** Given entries follows **

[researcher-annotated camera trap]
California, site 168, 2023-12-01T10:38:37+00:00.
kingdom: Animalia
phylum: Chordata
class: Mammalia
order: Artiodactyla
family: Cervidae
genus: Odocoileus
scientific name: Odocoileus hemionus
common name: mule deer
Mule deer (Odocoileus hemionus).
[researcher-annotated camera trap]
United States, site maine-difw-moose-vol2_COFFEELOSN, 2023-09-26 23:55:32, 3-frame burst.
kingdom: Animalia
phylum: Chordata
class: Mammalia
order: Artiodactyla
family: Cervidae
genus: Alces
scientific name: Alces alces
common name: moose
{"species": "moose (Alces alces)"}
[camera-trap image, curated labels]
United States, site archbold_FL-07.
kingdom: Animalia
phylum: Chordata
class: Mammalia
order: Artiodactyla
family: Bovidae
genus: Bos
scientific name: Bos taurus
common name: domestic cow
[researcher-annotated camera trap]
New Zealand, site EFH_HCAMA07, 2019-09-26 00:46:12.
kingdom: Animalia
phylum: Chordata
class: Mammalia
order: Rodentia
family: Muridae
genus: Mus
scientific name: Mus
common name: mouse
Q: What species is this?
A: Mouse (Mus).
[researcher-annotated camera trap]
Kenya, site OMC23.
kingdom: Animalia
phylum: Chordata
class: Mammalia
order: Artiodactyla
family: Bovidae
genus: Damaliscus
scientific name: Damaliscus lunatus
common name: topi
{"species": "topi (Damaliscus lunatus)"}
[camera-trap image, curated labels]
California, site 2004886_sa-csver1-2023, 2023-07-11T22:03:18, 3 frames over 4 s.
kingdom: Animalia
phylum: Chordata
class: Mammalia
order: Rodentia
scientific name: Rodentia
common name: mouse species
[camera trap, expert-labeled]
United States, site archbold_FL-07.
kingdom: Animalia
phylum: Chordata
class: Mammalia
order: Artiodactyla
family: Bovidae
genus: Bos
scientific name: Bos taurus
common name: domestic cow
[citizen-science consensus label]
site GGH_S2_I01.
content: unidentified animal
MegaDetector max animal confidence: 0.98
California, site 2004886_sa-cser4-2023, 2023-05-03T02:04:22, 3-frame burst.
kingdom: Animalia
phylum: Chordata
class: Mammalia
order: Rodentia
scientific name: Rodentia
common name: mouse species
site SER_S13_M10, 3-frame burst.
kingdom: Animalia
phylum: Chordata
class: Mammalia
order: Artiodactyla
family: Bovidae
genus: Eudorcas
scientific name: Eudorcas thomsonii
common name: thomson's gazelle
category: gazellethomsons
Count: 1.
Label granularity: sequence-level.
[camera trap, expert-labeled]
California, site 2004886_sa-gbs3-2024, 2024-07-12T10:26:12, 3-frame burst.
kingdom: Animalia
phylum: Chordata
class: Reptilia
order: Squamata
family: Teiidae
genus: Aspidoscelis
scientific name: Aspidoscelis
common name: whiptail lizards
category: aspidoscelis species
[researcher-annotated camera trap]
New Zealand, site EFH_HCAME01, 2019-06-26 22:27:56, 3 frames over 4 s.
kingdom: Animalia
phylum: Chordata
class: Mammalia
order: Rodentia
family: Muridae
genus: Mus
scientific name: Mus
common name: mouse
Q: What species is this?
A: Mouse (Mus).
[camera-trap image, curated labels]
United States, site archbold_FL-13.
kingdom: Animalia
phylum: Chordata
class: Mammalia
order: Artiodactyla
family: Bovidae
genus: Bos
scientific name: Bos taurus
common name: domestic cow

** End of Given entries **

#### [Exercise prompt]
Calculate the number of lines above that include the word "Zealand", giving that number by itself.

#### [Solution]
2